Italian Gardens son la enésima sorpresa que el viajero puede esperar visitando los parques y jardines de Londres. En este caso, se trata de un pequeño espacio ubicado en la zona norte de Kensington Gardens, justo en la «frontera» con Hyde Park. Hablamos de un lugar no demasiado conocido y que os sorprenderá, ya que no hay nada parecido en la capital de Reino Unido.
Los jardines italianos de Londres
Los Italian Gardens de Londres fueron creados en 1860. Llevan la firma del príncipe Alberto, esposo de la legendaria reina Victoria. Se dice que era un entusiasta de los parques y los jardines, hasta el punto de que él mismo gestionó los jardines de la Osborne House durante muchos años. Allí destacó su gusto por la jardinería de estilo italiano, que posteriormente fue reproducida en este rinconcito de los Kensington Gardens.

De hecho, los Italian Gardens tienen mucho de los jardines de la ya mencionada Osborne House. Eso sí, para este jardín acuático no se escatimaron gastos. Sus cuatro estanques principales son su principal seña de identidad, con fuentes que suelen estar en funcionamiento durante todo el día. No falta el mármol de Carrara (en las rosetas centrales), esculturas, urnas de piedra…
Por cierto, los Italian Gardens fueron un regalo de Alberto para su querida Victoria.

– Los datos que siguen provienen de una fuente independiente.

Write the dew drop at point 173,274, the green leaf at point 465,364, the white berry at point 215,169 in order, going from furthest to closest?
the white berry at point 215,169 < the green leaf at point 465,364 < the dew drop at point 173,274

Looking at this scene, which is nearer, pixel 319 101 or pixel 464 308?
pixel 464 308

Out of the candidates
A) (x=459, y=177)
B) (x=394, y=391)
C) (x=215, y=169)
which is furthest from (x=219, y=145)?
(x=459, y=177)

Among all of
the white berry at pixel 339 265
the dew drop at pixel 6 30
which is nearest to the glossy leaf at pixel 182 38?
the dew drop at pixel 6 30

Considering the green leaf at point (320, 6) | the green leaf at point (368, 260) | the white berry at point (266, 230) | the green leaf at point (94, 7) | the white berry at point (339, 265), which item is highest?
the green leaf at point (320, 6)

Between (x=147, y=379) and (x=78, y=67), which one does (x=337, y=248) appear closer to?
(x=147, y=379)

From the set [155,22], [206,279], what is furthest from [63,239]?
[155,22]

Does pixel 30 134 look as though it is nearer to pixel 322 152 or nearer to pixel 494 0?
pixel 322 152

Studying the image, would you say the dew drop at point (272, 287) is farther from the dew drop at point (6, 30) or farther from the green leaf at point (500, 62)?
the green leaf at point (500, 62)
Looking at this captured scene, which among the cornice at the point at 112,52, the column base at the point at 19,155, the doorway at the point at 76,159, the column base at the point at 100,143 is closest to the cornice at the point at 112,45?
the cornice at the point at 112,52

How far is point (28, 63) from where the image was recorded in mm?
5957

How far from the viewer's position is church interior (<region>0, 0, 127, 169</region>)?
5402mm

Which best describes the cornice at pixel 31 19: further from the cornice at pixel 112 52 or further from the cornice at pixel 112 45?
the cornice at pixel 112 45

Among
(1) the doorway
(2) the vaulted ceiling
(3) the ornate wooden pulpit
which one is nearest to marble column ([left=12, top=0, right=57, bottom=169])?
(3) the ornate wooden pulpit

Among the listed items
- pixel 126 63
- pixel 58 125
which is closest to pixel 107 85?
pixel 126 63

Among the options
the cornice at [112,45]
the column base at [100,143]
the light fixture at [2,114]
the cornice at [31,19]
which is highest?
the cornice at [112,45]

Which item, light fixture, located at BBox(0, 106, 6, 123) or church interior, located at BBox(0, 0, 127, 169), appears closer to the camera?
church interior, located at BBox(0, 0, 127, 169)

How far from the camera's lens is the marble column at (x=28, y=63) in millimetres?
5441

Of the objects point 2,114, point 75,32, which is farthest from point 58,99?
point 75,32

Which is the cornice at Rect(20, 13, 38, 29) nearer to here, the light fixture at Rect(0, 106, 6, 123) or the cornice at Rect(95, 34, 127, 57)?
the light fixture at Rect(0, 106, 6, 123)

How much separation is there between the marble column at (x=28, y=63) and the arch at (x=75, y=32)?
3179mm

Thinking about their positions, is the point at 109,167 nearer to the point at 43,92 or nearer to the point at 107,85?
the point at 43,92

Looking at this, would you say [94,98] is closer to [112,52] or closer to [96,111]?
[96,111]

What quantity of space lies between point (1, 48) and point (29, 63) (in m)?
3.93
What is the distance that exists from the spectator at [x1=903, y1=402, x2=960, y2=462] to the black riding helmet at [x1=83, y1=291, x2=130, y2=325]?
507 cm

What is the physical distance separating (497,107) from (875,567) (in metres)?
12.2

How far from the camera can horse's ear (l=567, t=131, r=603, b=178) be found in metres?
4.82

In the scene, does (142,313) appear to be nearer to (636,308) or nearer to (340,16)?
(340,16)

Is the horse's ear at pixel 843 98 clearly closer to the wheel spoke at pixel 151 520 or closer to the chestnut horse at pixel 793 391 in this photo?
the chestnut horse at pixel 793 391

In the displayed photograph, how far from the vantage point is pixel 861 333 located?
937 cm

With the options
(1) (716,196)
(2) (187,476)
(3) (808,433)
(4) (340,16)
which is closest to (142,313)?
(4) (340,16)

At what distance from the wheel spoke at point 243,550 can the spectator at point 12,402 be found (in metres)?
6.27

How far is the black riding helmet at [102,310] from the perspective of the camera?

Los trabajos fueron liderados por el diseñador James Pennethorne, ya que el príncipe estaba bastante enfermo. Falleció al año siguiente, pero su obra todavía perdura. Incluso hoy en día luce con mejor aspecto que nunca, gracias a unos ambiciosos trabajos de restauración realizados en 2011.

Nuestra experiencia visitando Italian Gardens
La visita a los Italian Gardens apenas lleva unos minutos. Sin embargo, os resultará realmente interesante a poco que os guste la cultura italiana. Todo está cuidado hasta el más mínimo detalle: el agua de las fuentes es transparente, la vegetación conserva la visión victoriana de este tipo de jardines, todo se encuentra en perfecto estado de revista…
Junto al jardín hay una pequeña cafetería. A diferencia del resto de puestos gastronómicos que hay entre Kensington y Hyde Park, aquí el menú se ha adaptado al gusto italiano. Y es que en The Italian Gardens Cafe incluso se pueden comer hasta pequeñas pizzas.

El paseo entre fuentes y estatuas no podría ser más agradable. Aunque la escultura principal es el Edward Jenner Memorial (en honor del inventor de las vacunas), lo cierto es que cada creación está llena de detalles. En las vasijas de piedra se pueden ver el pecho de un cisne, la cabeza de una mujer, otra de un carnero, un delfín y un óvalo.

En cada lateral del parque hay, además, paneles informativos que cuentan la historia y el planteamiento de estos bonitos jardines. Podréis así aprender más sobre su magnífica vegetación, que incluye nenúfares, lirios amarillos, juncos y salicarias púrpuras. También viven en los estanques un montón de adorables patos, que cuentan con pasarelas de madera para entrar y salir.
Por último, los Italian Gardens os ofrecerán una buena vista del Long Water, la principal masa de agua que hay entre Kensington Gardens y Hyde Park. Solo por estas vistas ya merecería la pena hacer esta visita.